Authored by craig.topper on Sep 30 2019, 3:36 PM.

Details

Summary

The gather/scatter instructions can implicitly sign extend the indices. If we're operating on 32-bit data, an v16i64 index can force a v16i32 gather to be split in two since the index needs 2 registers. If we can shrink the index to the i32 we can avoid the split. It should always be safe to shrink the index regardless of the number of elements. We have gather/scatter instructions that can use v2i32 index stored in a v4i32 register with v2i64 data size.
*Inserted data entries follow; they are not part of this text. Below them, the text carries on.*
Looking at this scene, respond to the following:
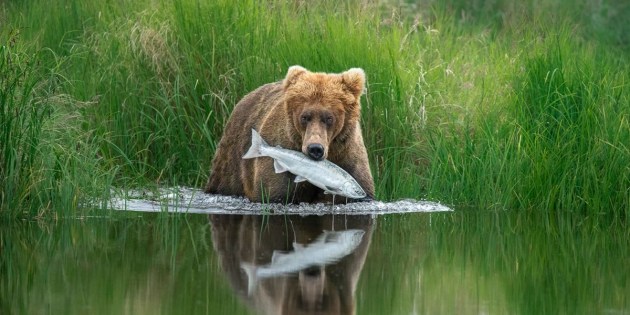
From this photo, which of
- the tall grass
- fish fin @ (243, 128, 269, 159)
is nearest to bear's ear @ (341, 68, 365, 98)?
fish fin @ (243, 128, 269, 159)

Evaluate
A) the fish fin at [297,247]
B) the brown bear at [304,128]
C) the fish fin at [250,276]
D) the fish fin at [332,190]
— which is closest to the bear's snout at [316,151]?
the brown bear at [304,128]

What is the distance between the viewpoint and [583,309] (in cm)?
654

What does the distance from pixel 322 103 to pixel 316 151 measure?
446 millimetres

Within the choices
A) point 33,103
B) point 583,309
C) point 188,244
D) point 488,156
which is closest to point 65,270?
point 188,244

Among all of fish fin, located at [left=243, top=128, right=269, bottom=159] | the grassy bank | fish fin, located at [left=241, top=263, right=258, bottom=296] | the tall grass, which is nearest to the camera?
fish fin, located at [left=241, top=263, right=258, bottom=296]

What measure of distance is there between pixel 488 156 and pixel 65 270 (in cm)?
409

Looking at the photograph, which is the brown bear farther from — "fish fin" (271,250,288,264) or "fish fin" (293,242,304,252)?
"fish fin" (271,250,288,264)

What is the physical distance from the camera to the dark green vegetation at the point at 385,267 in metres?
6.52

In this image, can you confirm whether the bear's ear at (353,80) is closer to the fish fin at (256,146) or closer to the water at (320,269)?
the fish fin at (256,146)

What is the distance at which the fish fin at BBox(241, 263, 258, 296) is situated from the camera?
6.87m

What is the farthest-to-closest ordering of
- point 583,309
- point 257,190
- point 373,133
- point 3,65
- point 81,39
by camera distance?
point 81,39 → point 373,133 → point 257,190 → point 3,65 → point 583,309

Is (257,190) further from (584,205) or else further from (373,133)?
(584,205)

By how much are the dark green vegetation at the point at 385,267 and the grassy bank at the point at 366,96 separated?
1.75 ft

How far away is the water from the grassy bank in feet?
1.41
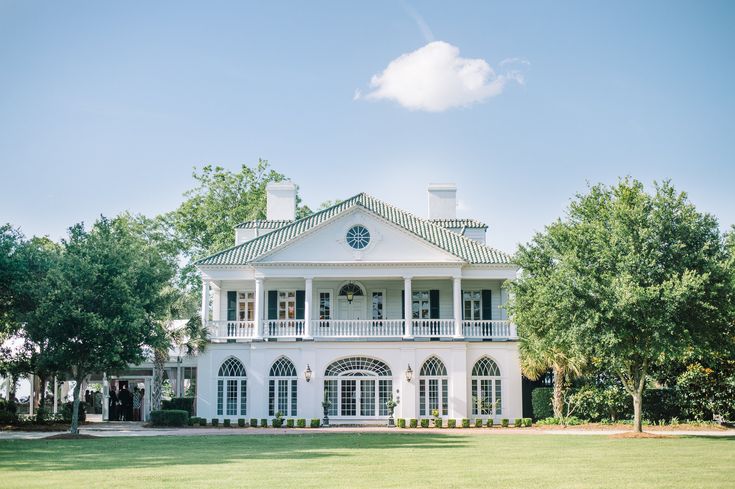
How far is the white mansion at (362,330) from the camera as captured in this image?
3647cm

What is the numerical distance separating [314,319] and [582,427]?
43.5ft

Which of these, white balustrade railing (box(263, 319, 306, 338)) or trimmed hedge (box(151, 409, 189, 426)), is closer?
trimmed hedge (box(151, 409, 189, 426))

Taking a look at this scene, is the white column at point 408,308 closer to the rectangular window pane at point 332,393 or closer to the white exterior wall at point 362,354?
the white exterior wall at point 362,354

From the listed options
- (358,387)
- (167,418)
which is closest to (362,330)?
(358,387)

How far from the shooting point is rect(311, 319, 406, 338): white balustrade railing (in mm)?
37312

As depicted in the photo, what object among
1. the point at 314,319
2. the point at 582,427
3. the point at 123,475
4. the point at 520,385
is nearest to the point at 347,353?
the point at 314,319

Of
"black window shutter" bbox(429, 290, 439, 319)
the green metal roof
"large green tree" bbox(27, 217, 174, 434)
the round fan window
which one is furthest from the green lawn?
the green metal roof

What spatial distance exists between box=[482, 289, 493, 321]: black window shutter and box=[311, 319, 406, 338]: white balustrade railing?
13.3ft

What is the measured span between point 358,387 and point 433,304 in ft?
17.9

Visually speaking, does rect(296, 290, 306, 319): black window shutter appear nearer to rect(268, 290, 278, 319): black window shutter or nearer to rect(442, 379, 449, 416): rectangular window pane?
rect(268, 290, 278, 319): black window shutter

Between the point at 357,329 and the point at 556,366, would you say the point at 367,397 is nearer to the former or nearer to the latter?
the point at 357,329

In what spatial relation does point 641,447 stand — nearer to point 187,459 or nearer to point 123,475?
point 187,459

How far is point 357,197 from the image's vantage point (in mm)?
40438

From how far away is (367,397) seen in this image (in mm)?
36812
I've limited this to before legalize types to avoid creating a v2i32 after type legalization. We could check for it, but we'd also need testing. I'm also only handling build_vectors with no bitcasts to be sure the truncate will constant fold.

Diff Detail

Repository
rL LLVM

Event Timeline

craig.topper created this revision.Sep 30 2019, 3:36 PM
Herald added a project: Restricted Project. · View Herald TranscriptSep 30 2019, 3:36 PM
Herald added a subscriber: hiraditya. · View Herald Transcript
RKSimon added inline comments.Oct 1 2019, 6:33 AM
llvm/lib/Target/X86/X86ISelLowering.cpp
42384 ↗(On Diff #222506)

Does it have to be build vector? General truncations should be pretty good in these cases whatever.

craig.topper marked an inline comment as done.Oct 1 2019, 8:42 AM
craig.topper added inline comments.
llvm/lib/Target/X86/X86ISelLowering.cpp
42384 ↗(On Diff #222506)

No. I guess you could truncate anytime the index element is wider than the data element and the index type isn't legal and is a type that needs to be split or a type that will be widened to a type that will be split. You wouldn't want to truncate if it won't prevent a split since you'd just be adding more code. Unless it was sext/zext which would be removed, but that's already handled below. Is that what you were thinking?

RKSimon added inline comments.Oct 1 2019, 9:37 AM
llvm/lib/Target/X86/X86ISelLowering.cpp
42384 ↗(On Diff #222506)

I was thinking more in terms of the high number of sign bits means that we can always cheaply truncate with VTRUNC/PACKSS

craig.topper marked an inline comment as done.Oct 1 2019, 9:52 AM
craig.topper added inline comments.
llvm/lib/Target/X86/X86ISelLowering.cpp
42384 ↗(On Diff #222506)

So should we always truncate or only in the cases I said? Pack is going to require at least another shuffle to split the data into 2 sources. And VTRUNC is 2 uops by itself. I think PACKSS goes from 1 cycle latency to 3 cycle latency on icelake.

RKSimon accepted this revision.Oct 1 2019, 2:54 PM

LGTM

llvm/lib/Target/X86/X86ISelLowering.cpp
42384 ↗(On Diff #222506)

OK - it becomes a cost issue. We could use isTruncateFree to check but at the moment we don't do anything for vectors. I'm happy if we just leave it as a TODO comment for now.

This revision is now accepted and ready to land.Oct 1 2019, 2:54 PM
This revision was automatically updated to reflect the committed changes.